Start of Selected extract
# Ring of Cartesian products A X B X C = Ring of Cartesian products(A X B) X C ????

Discussion in 'Undergraduate Math' started by sto, Dec 1, 2008.

1. ### stoGuest

If R1 and R2 are (Boolean) rings, then I can show that the set of all
finite, disjoint unions of Cartesian products A1 X A2, A1 in R1, A2 in
R2, is a (Boolean) ring. Then by induction it is simple to show that if
R1, ..., Rn are rings then the set of all finite, disjoint unions of
Cartesian products

(...(A1 X A2) X A3 ) ... X An), A1 in R1, ..., An in Rn

is a ring. What I don't understand is how one then makes the leap to
inferring that the set of all finite, disjoint union of Cartesian
products of the form A1 X A2 X ... X An is also a ring (in fact the
"same" ring?) Clearly there exists a bijection between say the ordered
triplet ((x1,x2),x3) and the ordered triplet (x1,x2,x3) but I don't see
that this by itself is enough to show the necessary equivalence without
using non-rigorous, hand waving arguments.

Can anyone fill in the missing piece of logic here? (I've never taken an
algebra class)

Thanks,

sto, Dec 1, 2008

2. ### William ElliotGuest

One does not jump from the finite to the infinite without an infinite boost.
Let { Rj | j in I } be a collection of rings indexed by some index set I.

Define R = prod_j Rj as the infinite product of the Rj's.
and define the operations + and * pointwise. That is
if x = prod_j xj in R, then define
x + y = prod_j xj + prod_j yj = prod_j (xj + yj)
and similar with *

Show R with the so defined operations is a ring.
This is a standard algebraic construction.

prod_j Rj = { f:I -> \/_j Rj | for all j in I, f(j) in Rj }

William Elliot, Dec 2, 2008

3. ### Brian M. ScottGuest

On Mon, 1 Dec 2008 22:22:12 -0800, William Elliot
Irrelevant: he's not doing so. You've completely
misunderstood his question.

[...]

Brian

Brian M. Scott, Dec 2, 2008
4. ### William ElliotGuest

Huh? Do you mean { (a,b) | a in R1, b in R2 } is a ring? Yes it is.
I don't know what you're saying. Are you asking if
{ ((a,b),c) | a in R1, b in R2, c in R3) }
=
{ (a,(b,c)) | a in R1, b in R2, c in R3) }

No, they aren't equal, they're isomorphic,
ie algebraic equivalent as rings.
End of Selected extract
Start of Supplied material
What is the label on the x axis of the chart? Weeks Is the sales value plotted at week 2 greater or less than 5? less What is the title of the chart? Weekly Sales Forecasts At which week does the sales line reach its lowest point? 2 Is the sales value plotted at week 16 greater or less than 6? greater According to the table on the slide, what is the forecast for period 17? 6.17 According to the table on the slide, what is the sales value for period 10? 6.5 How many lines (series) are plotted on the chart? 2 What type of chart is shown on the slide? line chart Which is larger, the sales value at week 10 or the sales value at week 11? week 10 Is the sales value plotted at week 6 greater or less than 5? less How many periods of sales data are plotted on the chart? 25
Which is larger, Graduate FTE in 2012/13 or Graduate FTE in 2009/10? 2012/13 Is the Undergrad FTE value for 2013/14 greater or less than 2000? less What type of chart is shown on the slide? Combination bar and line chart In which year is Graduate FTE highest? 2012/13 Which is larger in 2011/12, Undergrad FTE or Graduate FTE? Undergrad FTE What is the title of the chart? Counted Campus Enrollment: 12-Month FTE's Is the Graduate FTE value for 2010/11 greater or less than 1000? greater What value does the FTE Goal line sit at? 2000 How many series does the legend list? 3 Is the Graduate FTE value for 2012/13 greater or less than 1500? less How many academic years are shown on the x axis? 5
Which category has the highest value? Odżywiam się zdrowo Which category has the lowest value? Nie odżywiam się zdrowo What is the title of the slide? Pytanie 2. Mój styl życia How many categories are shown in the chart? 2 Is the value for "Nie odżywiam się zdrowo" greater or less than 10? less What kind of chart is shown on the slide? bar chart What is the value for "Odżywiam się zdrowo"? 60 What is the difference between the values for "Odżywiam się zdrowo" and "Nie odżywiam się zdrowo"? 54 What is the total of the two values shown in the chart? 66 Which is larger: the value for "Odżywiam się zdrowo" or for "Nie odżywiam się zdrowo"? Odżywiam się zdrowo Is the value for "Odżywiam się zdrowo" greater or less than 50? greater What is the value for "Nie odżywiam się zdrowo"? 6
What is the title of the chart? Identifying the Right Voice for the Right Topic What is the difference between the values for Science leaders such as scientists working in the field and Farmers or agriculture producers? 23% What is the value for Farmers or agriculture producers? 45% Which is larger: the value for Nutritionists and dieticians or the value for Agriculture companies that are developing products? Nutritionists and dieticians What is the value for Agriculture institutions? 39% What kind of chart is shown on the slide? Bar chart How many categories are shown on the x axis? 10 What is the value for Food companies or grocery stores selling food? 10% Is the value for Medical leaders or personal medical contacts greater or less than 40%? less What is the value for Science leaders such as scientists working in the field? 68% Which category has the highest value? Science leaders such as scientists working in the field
End of Supplied material
● Questions:
1) Quote the forum thread on rings of Cartesian products word for word, everything from "(...(A1 X A2)" down to "hand waving arguments.".
2) List the names of the different people who posted in the forum thread on rings of Cartesian products.

● Activity answers:
1)
(...(A1 X A2) X A3 ) ... X An), A1 in R1, ..., An in Rn

is a ring. What I don't understand is how one then makes the leap to
inferring that the set of all finite, disjoint union of Cartesian
products of the form A1 X A2 X ... X An is also a ring (in fact the
"same" ring?) Clearly there exists a bijection between say the ordered
triplet ((x1,x2),x3) and the ordered triplet (x1,x2,x3) but I don't see
that this by itself is enough to show the necessary equivalence without
using non-rigorous, hand waving arguments.

2)
sto
William Elliot
Brian M. Scott